Più che un concerto è stato un vero e proprio viaggio nel tempo, in cui l’artista non si è risparmiata a portare in scena canzoni della tradizione napoletana come: “Nun Ce Lassammo Cchiu’“di Gianni Celeste, “Chella llà” di Umberto Bertini, “Assaie” di Lina Sastri, “Dicitencello vuje” di Enzo Fusco, “Te voglio bene assaje” accompagnata da Ida Rendano, “O sarracino” con Gianni Conte, “Malafemmena” di Antonio de Curtis interpretata con Mario Maglione,  “Reginella” di Roberto Murolo con la voce di Antonello Rondi, “Caruso” con la voce di Francesco Malapena, “‘O sole mio” di Giovanni Capurro con le voci di Francesca Marini, Mario Maglione e Antonello Rondi. 

Una “Felicissima Festa” non solo per Monica ma anche per Napoli

Finalmente festeggiamo Napoli nel suo splendore, perchè la città partenopea non è solo criminalità ma anche bellezza. Napoli bisogna festeggiarla per quello che merita ed è per questo che Monica Sarnelli ha deciso di far salire sul palco come primo ospite un grande scrittore: “Maurizio de Giovanni”. 

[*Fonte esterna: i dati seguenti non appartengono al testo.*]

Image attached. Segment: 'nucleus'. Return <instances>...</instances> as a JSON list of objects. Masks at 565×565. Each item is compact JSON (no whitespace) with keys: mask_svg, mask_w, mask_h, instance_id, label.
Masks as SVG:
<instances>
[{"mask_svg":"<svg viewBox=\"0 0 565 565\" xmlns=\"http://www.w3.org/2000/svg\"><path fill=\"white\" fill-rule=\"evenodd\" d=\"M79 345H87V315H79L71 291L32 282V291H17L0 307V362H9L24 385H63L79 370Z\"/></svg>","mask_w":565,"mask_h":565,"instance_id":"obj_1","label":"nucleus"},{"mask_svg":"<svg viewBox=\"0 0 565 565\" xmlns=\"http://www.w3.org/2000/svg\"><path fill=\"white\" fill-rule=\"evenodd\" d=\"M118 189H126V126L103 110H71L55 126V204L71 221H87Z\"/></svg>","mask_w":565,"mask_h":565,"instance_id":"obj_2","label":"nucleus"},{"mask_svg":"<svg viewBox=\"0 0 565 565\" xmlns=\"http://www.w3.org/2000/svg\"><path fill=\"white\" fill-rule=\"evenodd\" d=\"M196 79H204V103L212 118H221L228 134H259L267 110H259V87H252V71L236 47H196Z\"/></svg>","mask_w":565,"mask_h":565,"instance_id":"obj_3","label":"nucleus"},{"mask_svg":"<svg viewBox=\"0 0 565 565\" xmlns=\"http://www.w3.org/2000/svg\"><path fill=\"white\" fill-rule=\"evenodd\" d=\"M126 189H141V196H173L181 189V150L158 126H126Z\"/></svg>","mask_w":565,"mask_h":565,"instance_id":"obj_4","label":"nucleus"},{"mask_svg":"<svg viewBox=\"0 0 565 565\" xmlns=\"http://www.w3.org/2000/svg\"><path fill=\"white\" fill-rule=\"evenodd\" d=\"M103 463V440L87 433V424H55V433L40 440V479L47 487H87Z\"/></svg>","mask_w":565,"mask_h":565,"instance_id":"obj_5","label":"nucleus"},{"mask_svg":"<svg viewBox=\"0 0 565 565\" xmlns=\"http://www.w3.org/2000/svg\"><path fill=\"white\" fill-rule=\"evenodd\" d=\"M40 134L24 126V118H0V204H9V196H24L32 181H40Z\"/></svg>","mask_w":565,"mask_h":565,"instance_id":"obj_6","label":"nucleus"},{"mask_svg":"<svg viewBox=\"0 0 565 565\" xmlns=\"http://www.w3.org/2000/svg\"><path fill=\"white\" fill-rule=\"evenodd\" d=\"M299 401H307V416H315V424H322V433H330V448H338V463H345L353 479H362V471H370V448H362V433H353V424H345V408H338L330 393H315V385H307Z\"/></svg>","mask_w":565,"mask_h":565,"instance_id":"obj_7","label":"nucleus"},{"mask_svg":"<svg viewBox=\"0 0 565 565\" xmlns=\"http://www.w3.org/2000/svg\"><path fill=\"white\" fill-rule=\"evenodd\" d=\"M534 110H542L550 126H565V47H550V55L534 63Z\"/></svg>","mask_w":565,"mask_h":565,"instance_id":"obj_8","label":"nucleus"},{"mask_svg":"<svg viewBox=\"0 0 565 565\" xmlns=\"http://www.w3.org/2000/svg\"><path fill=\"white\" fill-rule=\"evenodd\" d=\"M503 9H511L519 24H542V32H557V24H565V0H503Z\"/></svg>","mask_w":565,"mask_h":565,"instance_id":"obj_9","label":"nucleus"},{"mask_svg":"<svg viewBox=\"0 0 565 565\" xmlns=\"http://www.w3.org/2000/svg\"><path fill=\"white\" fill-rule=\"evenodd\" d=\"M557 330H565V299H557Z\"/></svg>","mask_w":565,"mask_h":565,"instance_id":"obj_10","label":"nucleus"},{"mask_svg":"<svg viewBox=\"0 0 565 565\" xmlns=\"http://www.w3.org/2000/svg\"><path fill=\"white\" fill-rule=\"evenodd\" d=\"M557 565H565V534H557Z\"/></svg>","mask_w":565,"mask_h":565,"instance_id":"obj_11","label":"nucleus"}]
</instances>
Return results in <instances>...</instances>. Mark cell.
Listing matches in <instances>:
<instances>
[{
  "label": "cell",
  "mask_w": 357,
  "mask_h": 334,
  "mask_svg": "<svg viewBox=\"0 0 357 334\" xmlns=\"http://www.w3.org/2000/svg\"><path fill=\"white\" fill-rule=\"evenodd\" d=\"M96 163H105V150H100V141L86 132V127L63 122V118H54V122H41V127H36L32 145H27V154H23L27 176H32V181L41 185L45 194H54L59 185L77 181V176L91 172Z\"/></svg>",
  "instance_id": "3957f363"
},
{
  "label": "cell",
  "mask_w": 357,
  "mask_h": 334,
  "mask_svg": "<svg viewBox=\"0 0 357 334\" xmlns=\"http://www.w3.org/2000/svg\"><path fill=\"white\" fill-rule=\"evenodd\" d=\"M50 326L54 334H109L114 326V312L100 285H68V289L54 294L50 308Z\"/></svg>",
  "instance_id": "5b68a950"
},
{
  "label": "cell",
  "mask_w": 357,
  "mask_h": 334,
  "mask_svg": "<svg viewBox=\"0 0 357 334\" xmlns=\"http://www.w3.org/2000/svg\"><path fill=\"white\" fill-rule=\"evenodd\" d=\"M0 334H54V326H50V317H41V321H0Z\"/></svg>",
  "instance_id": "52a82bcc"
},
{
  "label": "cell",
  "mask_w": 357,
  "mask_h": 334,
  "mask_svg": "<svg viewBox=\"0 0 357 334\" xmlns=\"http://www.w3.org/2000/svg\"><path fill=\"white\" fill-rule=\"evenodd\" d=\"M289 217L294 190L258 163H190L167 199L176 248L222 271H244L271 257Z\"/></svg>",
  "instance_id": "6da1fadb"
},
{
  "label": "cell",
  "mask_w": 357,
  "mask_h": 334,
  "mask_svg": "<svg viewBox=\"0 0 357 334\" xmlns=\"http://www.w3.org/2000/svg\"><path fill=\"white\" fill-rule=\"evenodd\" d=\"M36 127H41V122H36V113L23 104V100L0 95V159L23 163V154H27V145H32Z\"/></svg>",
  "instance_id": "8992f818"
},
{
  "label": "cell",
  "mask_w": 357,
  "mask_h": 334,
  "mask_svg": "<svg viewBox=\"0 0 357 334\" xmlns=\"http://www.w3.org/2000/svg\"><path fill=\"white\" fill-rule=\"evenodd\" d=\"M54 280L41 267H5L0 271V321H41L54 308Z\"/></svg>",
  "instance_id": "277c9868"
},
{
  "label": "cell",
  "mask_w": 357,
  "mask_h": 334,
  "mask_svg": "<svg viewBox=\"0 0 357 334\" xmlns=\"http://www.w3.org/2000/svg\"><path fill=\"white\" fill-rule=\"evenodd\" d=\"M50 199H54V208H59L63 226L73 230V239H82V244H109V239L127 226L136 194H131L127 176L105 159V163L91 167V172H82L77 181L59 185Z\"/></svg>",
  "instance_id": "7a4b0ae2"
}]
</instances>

Maurizio de Giovanni ha spiegato come Napoli abbia tante voci sia belle che brutte. Napoli è una città che non si muove nè avanti e nè dietro bensì sopra  e sotto. Secondo l’ospite Napoli è la capitale del mondo. Monica Sarnelli è per lo scrittore l’esempio secondo cui il passato e il presente possono scavalcare il futuro. Su richiesta dell’artista, Maurizio de Giovanni ricorda la trasmissione di Monica Sarnelli “Ritmi Urbani” come un racconto di come una città possa vivere grazie ai suoi suoni che evolvono nel corso del tempo. 

Oltre che una grande artista anche una grande mamma

Quasi alla fine del concerto Monica Sarnelli presenta un ospite speciale che è sua figlia Francesca Andreano, in arte Fuliggine.  “T’Aggio Purtato ‘Na Rosa” è la canzone che unisce la voce della cantante e della madre. Non mancano i ringraziamenti alla madre per averle permesso di salire sul palco del Teatro Augusteo e condividere la sua voce con il pubblico. Significative le parole della figlia: “Più che una madre sei stata una sorella, un’amica. Nei momenti di bisogno non ti sei mai tirata indietro anche in circostanze difficili. Grazie perchè se ad oggi sono questa è merito dell’artista ma soprattutto della donna che sei”.